===== Supplied material

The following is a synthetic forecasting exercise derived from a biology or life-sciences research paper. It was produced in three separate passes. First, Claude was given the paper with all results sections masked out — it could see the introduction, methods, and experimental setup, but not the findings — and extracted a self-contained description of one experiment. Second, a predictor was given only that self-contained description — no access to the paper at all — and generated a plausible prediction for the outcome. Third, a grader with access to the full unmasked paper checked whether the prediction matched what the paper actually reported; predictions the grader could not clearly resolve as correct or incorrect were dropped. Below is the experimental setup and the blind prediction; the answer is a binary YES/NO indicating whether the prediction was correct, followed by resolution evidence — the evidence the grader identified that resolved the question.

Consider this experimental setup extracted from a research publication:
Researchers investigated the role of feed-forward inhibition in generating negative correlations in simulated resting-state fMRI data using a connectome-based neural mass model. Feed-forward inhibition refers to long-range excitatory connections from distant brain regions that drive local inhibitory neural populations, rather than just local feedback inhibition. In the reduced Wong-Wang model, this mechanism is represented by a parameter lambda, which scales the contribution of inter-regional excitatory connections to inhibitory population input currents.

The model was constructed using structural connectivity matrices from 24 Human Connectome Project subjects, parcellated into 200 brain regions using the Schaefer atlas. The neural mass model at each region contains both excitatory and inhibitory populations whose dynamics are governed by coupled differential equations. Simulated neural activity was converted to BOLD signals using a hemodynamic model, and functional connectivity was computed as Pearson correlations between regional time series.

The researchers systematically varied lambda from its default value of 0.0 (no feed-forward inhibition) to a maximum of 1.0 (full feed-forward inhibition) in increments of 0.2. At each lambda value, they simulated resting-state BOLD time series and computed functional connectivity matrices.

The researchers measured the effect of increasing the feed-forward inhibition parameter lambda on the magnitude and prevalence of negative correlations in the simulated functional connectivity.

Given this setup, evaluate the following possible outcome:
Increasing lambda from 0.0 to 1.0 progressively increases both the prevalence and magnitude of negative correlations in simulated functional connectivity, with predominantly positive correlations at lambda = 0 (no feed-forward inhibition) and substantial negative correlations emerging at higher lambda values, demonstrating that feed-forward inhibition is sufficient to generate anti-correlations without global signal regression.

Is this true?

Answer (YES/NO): YES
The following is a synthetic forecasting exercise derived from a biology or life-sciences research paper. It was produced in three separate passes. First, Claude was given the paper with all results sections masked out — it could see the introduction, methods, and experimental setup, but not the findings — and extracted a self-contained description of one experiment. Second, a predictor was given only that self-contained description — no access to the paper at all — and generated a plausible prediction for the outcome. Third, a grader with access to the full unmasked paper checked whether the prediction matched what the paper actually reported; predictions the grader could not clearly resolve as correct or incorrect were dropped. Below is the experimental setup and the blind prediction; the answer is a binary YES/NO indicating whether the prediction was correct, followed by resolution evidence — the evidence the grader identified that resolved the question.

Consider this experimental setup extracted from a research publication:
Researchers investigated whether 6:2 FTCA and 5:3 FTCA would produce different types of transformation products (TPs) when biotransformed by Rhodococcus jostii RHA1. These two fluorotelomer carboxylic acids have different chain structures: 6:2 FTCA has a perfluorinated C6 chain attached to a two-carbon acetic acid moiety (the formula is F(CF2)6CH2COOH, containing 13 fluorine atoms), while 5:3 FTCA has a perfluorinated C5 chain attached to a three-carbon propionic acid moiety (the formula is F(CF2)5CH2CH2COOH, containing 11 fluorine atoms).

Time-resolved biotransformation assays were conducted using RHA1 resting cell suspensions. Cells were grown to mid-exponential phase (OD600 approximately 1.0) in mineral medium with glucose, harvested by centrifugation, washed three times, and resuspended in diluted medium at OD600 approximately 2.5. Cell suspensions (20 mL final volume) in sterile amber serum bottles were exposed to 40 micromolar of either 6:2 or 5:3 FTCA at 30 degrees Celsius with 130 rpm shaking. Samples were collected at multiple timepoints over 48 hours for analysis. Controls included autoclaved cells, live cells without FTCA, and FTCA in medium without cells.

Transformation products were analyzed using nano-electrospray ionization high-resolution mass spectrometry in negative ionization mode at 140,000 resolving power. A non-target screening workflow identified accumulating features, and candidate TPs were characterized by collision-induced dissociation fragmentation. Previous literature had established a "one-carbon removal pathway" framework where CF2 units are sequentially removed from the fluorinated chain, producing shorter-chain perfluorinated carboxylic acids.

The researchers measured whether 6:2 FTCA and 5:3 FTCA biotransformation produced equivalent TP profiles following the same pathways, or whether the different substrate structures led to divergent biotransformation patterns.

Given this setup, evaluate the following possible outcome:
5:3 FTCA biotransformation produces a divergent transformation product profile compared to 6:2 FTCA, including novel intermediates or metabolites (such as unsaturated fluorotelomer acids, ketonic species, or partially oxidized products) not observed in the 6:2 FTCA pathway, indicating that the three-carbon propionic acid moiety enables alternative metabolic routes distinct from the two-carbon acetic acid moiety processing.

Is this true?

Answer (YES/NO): NO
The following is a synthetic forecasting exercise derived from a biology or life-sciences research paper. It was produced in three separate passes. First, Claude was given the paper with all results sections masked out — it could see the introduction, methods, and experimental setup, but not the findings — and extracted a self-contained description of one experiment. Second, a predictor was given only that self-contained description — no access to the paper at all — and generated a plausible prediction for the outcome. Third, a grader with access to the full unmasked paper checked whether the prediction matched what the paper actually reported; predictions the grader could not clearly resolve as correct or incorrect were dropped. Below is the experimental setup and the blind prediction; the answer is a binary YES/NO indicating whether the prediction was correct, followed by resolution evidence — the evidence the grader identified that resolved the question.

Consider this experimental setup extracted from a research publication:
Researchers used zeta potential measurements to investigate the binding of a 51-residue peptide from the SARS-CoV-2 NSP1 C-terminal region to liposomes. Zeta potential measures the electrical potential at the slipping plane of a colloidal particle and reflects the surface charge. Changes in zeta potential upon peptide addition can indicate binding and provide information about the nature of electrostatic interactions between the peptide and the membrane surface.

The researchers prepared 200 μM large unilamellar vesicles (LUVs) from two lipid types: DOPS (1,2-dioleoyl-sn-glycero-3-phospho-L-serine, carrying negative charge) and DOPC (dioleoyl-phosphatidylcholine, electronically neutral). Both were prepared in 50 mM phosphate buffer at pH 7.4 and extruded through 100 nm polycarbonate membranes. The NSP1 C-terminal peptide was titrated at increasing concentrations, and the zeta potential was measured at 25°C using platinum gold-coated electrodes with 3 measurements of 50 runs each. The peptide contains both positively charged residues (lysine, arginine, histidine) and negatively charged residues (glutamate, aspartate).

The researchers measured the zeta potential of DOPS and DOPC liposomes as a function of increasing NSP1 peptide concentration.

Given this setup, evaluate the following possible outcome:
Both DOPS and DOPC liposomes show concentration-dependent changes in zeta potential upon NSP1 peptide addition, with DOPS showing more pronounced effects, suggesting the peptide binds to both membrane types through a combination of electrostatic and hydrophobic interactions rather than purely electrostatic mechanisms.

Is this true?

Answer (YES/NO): NO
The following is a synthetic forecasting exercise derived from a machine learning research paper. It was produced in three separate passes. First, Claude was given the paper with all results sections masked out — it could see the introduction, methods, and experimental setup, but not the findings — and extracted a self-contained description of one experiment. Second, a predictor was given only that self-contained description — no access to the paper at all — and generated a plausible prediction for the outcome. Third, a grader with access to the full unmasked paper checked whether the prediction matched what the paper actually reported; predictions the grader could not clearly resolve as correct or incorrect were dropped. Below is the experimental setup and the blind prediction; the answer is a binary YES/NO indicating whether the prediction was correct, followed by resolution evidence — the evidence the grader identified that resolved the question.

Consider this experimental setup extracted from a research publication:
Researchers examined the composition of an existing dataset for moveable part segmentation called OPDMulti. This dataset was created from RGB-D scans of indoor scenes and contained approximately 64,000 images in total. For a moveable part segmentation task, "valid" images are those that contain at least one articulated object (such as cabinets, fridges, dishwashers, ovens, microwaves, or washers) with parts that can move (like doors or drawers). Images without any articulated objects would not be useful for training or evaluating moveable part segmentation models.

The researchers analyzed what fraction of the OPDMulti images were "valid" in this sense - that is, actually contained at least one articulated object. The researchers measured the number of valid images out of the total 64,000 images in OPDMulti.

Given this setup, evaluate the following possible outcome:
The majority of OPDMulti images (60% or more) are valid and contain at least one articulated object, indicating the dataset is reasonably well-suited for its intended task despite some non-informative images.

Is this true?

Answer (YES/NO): NO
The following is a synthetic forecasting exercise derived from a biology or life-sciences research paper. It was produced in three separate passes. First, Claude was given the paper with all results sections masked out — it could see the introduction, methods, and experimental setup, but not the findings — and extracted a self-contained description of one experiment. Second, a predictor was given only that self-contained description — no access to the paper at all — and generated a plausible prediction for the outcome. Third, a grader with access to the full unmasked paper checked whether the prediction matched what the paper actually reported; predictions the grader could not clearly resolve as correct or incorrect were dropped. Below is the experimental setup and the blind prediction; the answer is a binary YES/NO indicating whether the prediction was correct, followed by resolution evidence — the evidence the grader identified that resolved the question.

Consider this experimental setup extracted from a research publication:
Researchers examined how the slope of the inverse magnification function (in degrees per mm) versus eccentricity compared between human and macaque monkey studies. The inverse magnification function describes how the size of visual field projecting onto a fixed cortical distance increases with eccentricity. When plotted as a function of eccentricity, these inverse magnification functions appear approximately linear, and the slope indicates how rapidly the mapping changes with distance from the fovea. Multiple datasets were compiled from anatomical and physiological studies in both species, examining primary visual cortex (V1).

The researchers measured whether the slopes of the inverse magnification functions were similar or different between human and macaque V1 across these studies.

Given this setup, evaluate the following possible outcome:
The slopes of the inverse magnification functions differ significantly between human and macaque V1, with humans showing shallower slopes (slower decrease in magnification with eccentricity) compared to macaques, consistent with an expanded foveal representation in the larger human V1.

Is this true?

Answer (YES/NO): NO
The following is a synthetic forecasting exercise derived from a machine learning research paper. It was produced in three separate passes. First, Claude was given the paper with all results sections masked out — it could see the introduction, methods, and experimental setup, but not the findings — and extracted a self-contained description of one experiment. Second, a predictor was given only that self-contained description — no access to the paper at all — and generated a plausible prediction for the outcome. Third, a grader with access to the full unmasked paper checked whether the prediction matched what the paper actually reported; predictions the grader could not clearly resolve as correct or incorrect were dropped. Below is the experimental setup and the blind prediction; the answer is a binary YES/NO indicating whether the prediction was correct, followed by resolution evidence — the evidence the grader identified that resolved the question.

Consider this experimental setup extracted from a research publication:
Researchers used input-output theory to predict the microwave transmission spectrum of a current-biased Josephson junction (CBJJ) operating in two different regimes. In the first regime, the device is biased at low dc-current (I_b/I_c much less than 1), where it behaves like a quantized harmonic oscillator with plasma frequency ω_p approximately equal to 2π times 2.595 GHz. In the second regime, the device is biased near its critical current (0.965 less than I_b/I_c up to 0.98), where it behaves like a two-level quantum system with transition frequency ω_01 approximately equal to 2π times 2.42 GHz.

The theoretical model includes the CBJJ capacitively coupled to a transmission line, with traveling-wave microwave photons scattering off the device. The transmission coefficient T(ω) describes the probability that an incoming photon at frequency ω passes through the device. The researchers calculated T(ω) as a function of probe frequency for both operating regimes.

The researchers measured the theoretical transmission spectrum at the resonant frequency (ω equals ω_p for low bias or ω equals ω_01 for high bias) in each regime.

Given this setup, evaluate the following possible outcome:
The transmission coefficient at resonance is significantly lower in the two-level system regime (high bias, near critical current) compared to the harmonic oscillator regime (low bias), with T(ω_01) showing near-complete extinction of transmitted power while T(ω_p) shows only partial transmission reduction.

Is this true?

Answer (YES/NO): NO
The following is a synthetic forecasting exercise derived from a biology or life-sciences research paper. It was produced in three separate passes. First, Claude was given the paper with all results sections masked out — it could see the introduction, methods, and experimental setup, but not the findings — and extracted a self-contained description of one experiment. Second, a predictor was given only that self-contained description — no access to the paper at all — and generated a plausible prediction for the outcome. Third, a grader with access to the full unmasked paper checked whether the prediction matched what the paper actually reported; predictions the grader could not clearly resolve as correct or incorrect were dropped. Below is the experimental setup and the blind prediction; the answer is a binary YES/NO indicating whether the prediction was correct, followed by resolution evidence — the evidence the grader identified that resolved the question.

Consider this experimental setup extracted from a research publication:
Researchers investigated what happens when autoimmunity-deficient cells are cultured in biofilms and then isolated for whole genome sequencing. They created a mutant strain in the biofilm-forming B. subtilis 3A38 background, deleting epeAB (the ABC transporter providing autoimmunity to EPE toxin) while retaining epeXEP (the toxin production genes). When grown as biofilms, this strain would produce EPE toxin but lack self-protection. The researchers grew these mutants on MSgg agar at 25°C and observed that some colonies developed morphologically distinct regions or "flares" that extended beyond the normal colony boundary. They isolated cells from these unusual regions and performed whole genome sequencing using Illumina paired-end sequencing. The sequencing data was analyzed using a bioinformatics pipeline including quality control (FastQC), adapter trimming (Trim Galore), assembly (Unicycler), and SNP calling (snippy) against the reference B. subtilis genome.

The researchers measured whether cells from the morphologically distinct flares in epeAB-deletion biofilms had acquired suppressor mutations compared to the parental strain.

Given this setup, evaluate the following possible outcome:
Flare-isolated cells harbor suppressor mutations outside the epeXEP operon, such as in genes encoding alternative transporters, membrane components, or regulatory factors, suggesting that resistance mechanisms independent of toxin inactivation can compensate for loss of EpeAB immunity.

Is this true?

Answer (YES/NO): NO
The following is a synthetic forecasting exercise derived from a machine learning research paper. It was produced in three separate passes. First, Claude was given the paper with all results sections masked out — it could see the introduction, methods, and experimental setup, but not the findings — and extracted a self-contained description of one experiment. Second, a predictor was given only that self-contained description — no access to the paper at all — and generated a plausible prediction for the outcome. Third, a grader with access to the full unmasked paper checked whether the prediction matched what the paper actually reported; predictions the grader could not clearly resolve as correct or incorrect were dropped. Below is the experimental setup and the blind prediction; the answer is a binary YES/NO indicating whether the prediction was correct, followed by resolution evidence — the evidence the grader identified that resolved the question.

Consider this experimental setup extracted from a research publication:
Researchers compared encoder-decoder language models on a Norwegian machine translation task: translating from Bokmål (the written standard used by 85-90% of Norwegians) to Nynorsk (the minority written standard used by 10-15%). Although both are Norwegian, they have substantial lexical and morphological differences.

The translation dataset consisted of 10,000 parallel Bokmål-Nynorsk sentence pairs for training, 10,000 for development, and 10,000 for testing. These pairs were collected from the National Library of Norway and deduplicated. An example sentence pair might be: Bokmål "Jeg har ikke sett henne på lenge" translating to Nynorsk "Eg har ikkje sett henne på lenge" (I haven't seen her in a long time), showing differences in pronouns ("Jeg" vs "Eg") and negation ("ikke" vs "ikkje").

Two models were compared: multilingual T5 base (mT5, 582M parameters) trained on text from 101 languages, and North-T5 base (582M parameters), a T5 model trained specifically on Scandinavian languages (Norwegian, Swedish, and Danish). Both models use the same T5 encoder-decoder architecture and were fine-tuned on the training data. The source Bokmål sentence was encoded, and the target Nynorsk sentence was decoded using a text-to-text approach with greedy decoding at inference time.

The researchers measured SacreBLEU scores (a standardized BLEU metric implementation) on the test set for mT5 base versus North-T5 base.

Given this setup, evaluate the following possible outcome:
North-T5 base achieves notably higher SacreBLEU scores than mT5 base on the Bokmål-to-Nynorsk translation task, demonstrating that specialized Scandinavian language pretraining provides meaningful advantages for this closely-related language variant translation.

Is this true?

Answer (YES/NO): NO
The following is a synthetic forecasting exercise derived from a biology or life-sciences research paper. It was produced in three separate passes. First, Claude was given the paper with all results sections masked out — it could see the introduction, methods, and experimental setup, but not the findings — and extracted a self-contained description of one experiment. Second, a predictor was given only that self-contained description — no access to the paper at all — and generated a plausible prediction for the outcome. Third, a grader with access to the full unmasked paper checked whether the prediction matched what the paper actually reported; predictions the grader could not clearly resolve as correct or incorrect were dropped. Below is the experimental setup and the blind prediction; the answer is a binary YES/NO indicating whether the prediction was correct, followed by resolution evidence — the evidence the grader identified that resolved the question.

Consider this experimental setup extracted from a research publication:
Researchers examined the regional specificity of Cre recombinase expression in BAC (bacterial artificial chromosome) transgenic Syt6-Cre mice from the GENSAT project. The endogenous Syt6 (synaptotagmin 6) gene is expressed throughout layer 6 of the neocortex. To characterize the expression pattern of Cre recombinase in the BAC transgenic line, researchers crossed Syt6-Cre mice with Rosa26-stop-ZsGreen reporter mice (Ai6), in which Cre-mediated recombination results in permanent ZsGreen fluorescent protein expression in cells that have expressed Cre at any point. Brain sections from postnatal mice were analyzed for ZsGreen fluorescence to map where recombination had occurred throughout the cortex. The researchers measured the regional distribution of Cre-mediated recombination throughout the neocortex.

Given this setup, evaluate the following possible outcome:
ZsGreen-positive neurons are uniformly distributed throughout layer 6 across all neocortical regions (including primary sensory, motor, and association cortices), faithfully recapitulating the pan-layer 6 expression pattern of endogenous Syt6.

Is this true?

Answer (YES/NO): NO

==========

* [What needs to be done] Please go through the entries and show every line with the word "coefficient".

* [Output]
The theoretical model includes the CBJJ capacitively coupled to a transmission line, with traveling-wave microwave photons scattering off the device. The transmission coefficient T(ω) describes the probability that an incoming photon at frequency ω passes through the device. The researchers calculated T(ω) as a function of probe frequency for both operating regimes.
The transmission coefficient at resonance is significantly lower in the two-level system regime (high bias, near critical current) compared to the harmonic oscillator regime (low bias), with T(ω_01) showing near-complete extinction of transmitted power while T(ω_p) shows only partial transmission reduction.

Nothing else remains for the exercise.